„Freuen Sie sich schon auf die Tage frohen Weidwerkes?“ Die Frage warf den Theologen im Nu aus dem seelischen Gleichgewichte; Nonnosus verlor die Herrschaft über sich, die Augen flackerten, das Blut schoß in die Wangen, tobte in den Schläfen und machte fast schwindelig. Begeisterung und Leidenschaft leuchtete aus den tiefen Augen, verklärte das bleiche, scharfgeschnittene Gesicht. Wie weggeweht war in diesem Moment der asketische Ausdruck.
„Sie dürfen, so Sie guten Anlauf haben, Gamsböcke schießen und von Hirschen, was Sie mit sicherem Schuß bekommen können! Weibliches Wild muß geschont bleiben!“
Wie verhaltenes Jauchzen klangen die Worte: „Vergelt’s Gott vieltausendmal für die große, große Freud!“
„Schon gut, junger Freund! Schnappen Sie nur nicht über!“ Und in jäher Erinnerung an ihren Sohn, der so gar kein Jagdinteresse besitzt, verstummte die Fürstin, und ihre Gesichtszüge verfinsterten sich. Schatten des Schmerzes lagen auf den leise zuckenden Lippen. Doch rasch überwand sie sich und rief nach der Kammerfrau, die beauftragt wurde, für ein Gabelfrühstück für den Theologen zu sorgen.
Hildegard nahm den schier taumelnden Nonnosus mit.
Eine Stunde später wurde der Marsch zur hochgelegenen Pyrgas-Hütte angetreten. Als Führer an der Spitze pfauenstolz, wie ein Triumphator der Jäger Eichkitz. In einem Abstand von etwa acht Schritten folgten die Fürstin und Martina von Gussitsch, die gleich der Gebieterin auch ein Jagdkleid trug. Mit dem Unterschiede, daß dem jungen zierlichen Fräulein diese einfache Kleidung entzückend stand. Hinterdrein stapfte Nonnosus etwas unsicher, des Steigens nicht mehr gewöhnt, vom Jagdfieber durchrüttelt, mit heißen, lodernden Augen.
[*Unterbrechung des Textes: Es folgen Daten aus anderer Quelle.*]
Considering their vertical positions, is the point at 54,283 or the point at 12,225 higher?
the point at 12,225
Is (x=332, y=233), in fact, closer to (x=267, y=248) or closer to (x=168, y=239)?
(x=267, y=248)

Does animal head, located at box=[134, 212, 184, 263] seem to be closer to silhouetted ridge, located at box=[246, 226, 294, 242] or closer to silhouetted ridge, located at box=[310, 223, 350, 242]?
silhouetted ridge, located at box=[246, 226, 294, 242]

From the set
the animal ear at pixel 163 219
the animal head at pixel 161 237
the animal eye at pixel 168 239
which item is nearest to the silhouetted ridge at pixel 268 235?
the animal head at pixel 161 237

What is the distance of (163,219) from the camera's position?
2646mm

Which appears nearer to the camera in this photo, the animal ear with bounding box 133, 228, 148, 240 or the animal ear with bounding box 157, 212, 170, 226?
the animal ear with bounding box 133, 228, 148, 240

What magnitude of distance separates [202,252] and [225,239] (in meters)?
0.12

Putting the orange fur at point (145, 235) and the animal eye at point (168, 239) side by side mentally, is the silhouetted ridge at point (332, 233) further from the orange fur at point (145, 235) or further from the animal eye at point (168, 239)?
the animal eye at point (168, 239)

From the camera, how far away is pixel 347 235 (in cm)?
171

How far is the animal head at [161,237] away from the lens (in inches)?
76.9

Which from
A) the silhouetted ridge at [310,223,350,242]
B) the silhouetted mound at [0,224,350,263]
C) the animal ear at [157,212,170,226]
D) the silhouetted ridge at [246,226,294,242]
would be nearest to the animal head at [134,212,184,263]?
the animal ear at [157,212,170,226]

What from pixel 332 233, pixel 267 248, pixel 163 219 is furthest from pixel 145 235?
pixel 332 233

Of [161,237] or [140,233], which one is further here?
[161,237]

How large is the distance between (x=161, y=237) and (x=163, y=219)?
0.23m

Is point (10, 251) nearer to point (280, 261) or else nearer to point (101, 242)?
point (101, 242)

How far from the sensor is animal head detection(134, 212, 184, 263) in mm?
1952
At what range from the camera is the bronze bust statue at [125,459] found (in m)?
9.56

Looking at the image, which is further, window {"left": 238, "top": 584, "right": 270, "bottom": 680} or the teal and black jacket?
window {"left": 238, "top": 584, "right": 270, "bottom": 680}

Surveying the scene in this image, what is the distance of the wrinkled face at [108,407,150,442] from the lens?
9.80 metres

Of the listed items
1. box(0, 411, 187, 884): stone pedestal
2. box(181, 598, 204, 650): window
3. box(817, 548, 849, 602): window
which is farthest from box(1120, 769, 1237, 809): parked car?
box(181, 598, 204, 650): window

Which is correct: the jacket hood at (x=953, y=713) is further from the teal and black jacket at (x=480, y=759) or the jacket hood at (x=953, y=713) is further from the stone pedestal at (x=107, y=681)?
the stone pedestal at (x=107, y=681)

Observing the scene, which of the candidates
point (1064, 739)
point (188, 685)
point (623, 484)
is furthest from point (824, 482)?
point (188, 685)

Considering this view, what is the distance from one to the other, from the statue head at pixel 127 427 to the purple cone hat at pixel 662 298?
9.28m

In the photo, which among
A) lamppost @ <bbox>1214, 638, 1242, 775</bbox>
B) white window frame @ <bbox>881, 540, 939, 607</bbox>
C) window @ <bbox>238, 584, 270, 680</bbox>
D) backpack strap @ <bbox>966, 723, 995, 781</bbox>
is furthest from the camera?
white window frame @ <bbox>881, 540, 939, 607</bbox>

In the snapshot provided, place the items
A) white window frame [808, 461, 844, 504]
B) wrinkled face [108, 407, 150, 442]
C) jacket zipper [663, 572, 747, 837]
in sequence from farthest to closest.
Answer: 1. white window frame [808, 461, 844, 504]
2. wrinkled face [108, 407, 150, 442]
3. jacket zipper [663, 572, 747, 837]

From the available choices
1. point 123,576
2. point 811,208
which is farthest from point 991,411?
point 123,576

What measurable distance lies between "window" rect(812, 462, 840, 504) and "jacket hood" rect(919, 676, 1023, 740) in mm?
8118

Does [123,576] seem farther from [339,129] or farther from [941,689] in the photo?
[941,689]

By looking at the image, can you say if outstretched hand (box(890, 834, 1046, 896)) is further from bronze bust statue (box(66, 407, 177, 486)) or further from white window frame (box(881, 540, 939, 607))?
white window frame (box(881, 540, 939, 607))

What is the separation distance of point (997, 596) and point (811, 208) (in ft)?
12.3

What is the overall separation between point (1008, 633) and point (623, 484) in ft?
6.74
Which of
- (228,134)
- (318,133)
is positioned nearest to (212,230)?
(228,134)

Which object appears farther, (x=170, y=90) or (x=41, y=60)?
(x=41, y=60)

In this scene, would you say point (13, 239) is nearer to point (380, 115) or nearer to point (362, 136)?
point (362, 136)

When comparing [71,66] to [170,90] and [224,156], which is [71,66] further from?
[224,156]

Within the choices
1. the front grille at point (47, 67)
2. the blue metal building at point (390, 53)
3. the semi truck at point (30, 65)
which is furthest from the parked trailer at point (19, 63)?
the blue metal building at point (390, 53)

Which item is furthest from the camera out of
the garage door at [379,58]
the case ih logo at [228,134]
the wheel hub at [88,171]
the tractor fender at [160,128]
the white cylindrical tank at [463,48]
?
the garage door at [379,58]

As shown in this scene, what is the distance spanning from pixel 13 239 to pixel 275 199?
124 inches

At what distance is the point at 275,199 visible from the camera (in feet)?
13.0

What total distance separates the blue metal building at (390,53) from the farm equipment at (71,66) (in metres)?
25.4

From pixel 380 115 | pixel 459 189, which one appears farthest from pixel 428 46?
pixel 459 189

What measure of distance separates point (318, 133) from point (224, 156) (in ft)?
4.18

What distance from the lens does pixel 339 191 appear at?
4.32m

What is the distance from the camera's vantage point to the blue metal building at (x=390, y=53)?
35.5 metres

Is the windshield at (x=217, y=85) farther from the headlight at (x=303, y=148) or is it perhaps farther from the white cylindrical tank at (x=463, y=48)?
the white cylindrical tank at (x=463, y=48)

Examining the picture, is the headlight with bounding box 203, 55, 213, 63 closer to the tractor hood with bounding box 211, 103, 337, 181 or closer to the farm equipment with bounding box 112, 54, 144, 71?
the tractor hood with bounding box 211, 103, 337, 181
Mürrisch folgte Herr Norbert mit dem leichten Kugelstutzen der Gebieterin und dem Wettermäntelchen.
Frau Hildegard trug ein kleines Köfferchen und war auffallend guter Laune. Die dralle Kammerfrau freute sich mächtig, auf der Pyrgas-Hütte den Oberförster Hartlieb zu treffen, den sie – ohne sein Wissen – in ihr Witibherz eingeschlossen hatte. Nicht mehr und nicht weniger als Frau Oberförster wollte Hildegard werden, den Namen Schoiswohl mit Hartlieb vertauschen, an der Seite des Jagdoberbeamten so glücklich als möglich werden. Einstweilen hieß es freilich vorsichtig und zu Hartlieb liebenswürdig sein... Drei Diener schleppten Decken, dickgefüllte Rucksäcke mit Konserven usw.
Den Beschluß der Karawane bildete ein von einem Pferde gezogenes Schlapfenwägelchen, geleitet vom höchst verdrossenen Leibkutscher, der ob dieser Dienstesdegradierung empört war. Wenn etwas sein umdüstertes Gemüt trösten und aufhellen konnte, war es der Umstand, daß die Kiste auf dem Wägelchen viele gute eßbare Sachen, Bier und Wein in vielen Flaschen enthielt. Auf Anordnung Norberts, der nie das leibliche Wohl bei derlei Expeditionen vergaß und mit längerem Aufenthalte zu rechnen pflegte nach dem bewährten Grundsatz: lieber zuviel mitnehmen als zuwenig. Demgemäß konnte die fürstliche Freßkiste gar nicht groß genug sein.